Publié en ligne le 5 novembre 2019 - Environnement et biodiversité -

Cet article reprend certains éléments d’un ouvrage co-écrit par les auteurs en 2017, complétés par quelques références plus récentes..


Le pétrole : quelles réserves, quelles productions et à quel prix ?

Babusiaux D, Bauquis PR,

Dunod, 2017.


L’utilisation des produits pétroliers, en particulier pour la production d’énergie, est un des principaux facteurs d’émission de gaz à effet de serre (35 % des émissions de dioxyde de carbone à l’échelle mondiale, pour la seule production d’énergie, selon les données 2016 de l’Agence internationale de l’énergie [1]). « Sortir du pétrole » sera-t-il la conséquence d’un épuisement de la ressource ? Dépendra-t-il plutôt des politiques publiques dans un contexte où le « pic pétrolier » (peak oil en anglais) est repoussé par le développement de nouvelles ressources et le progrès technologique ? L’objectif de cet article est de rappeler l’origine du terme « pic pétrolier » et de présenter les différents points de vue en présence sur la question du « pic » ou du plafonnement de l’offre ou de la demande de pétrole.

La courbe de Hubbert et le « pic pétrolier »

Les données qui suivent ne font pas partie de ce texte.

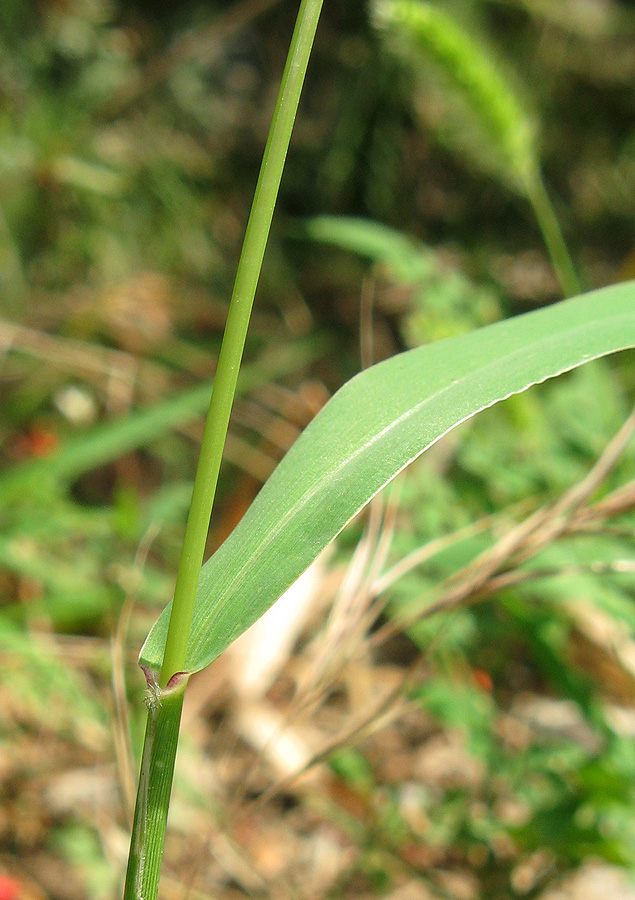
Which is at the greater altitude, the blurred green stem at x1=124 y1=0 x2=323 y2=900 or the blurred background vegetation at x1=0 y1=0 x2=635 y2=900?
the blurred background vegetation at x1=0 y1=0 x2=635 y2=900

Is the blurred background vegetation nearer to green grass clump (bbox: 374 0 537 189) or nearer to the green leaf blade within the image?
green grass clump (bbox: 374 0 537 189)

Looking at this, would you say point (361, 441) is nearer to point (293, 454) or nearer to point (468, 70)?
point (293, 454)

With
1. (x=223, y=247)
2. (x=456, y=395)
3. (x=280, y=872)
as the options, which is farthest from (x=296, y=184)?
(x=456, y=395)

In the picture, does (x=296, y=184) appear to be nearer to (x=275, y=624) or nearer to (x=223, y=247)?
(x=223, y=247)

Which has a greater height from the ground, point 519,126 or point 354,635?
point 519,126

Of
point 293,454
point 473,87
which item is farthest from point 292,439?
point 293,454

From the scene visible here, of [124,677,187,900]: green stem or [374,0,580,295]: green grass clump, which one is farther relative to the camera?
[374,0,580,295]: green grass clump

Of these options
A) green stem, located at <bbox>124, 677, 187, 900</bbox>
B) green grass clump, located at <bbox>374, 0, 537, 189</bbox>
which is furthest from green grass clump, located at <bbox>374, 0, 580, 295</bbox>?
green stem, located at <bbox>124, 677, 187, 900</bbox>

Il convient de distinguer ressources et réserves. Les ressources caractérisent les volumes d’hydrocarbures en place, récupérables ou non, tandis que les réserves correspondent aux ressources qui peuvent être produites (c’est-à-dire extraites du sous-sol) dans des conditions techniques et économiques données. Les estimations de ces deux quantités sont toujours sujettes à de nombreuses incertitudes : les réserves d’un gisement sont connues de façon précise seulement lorsqu’elles ont été extraites en totalité.

Une méthode de référence pour estimer le profil de production futur d’un bassin ou d’une zone donnée à partir d’une estimation des réserves s’appuie sur la définition d’une « courbe de Hubbert ». En 1956, King Hubbert, géologue de la Shell Oil aux États-Unis, avait annoncé le déclin de la production des États-Unis entre 1967 et 1970 [2]. Pour ce faire, il a extrapolé les productions observées dans le passé à l’aide d’une courbe en cloche à peu près symétrique. Sa prédiction s’est avérée très précise jusqu’au début des années 2000 (voir encadré).

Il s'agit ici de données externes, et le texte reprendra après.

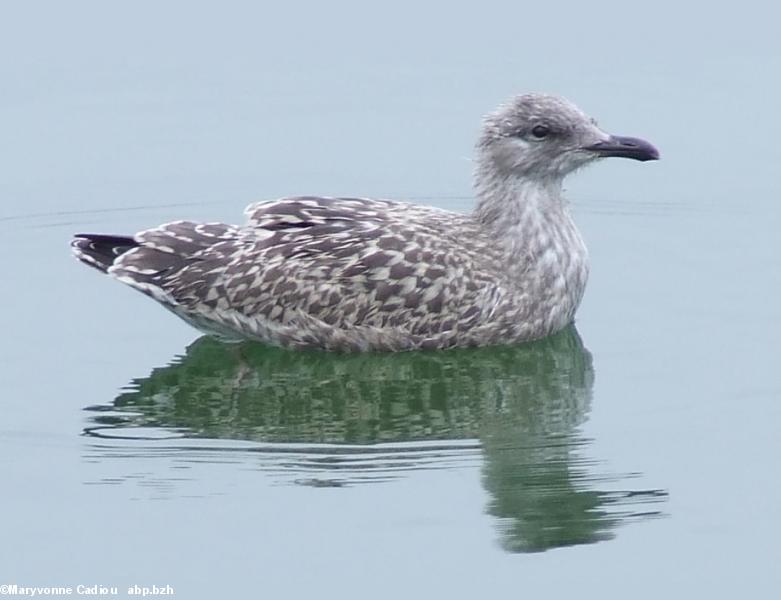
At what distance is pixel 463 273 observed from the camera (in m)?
17.3

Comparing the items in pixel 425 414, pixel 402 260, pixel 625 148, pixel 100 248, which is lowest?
pixel 425 414

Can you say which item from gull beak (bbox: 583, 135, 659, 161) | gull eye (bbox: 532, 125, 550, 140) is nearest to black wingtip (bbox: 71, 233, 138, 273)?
gull eye (bbox: 532, 125, 550, 140)

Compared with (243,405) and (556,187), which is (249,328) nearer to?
(243,405)

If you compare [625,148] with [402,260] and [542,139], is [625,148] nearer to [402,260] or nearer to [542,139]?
[542,139]

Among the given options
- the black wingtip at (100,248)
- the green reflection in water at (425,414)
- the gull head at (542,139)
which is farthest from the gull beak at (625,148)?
the black wingtip at (100,248)

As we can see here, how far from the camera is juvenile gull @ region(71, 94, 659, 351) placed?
17.2m

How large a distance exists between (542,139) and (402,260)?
4.84ft

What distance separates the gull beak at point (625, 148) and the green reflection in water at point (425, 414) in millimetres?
1425

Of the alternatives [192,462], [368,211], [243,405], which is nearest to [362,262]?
[368,211]

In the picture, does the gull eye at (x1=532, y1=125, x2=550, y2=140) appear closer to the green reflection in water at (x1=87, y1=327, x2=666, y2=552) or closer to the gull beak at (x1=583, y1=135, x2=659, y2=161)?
the gull beak at (x1=583, y1=135, x2=659, y2=161)

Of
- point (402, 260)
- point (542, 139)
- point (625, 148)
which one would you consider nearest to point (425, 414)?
point (402, 260)

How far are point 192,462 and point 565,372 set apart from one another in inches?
129

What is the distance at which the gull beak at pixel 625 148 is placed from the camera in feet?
56.9

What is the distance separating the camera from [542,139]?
17641 millimetres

L’analyse de K. Hubbert s’appuyait sur des données relatives à un environnement économique et technologique qui pouvait être considéré comme stable avant le premier choc pétrolier. Depuis lors, l’évolution des prix et les progrès techniques ont considérablement modifié les conditions de l’accès aux ressources, et donc les processus de découvertes et de réévaluation des réserves.

À l’échelle mondiale, une première approche pour estimer la date du pic pétrolier serait de supposer que la courbe des productions peut avoir une forme de courbe en cloche symétrique. C’est la méthode retenue par Jean Laherrère, président de l’ASPO France (Association for the Study of Peak Oil) qui publie régulièrement ses prévisions [3]. A. Perrodon et P.-R. Bauquis [4] ont également retenu la forme d’une courbe en cloche pour définir leur scénario de production mondiale (figure 1). La réévaluation du potentiel des pétroles de schistes a conduit en 2018 les auteurs à repousser de cinq ans environ le plafonnement des productions.

Une telle approche appelle une remarque : une courbe en cloche fait apparaître un ralentissement de la croissance des productions bien avant la date du « pic ». Elle implique donc une impossibilité à répondre à une demande toujours en croissance à ce moment-là. Dès 2004, Thierry Desmarest, alors président de Total, avait présenté une courbe de ce type mettant en évidence pour 2010 ce possible déficit de l’offre par rapport à la demande. L’adaptation de la demande face à une offre contrainte (ici pour des raisons de disponibilité des ressources), se fait par les prix. Ce déficit pourrait se traduire par une forte augmentation des prix et de leur volatilité, compte tenu du fait que les consommations ont une grande inertie (parc de véhicule en place, flotte d’avions, etc.) et que les signaux précurseurs risquent de ne pas être assez marqués pour provoquer un basculement progressif vers d’autres usages.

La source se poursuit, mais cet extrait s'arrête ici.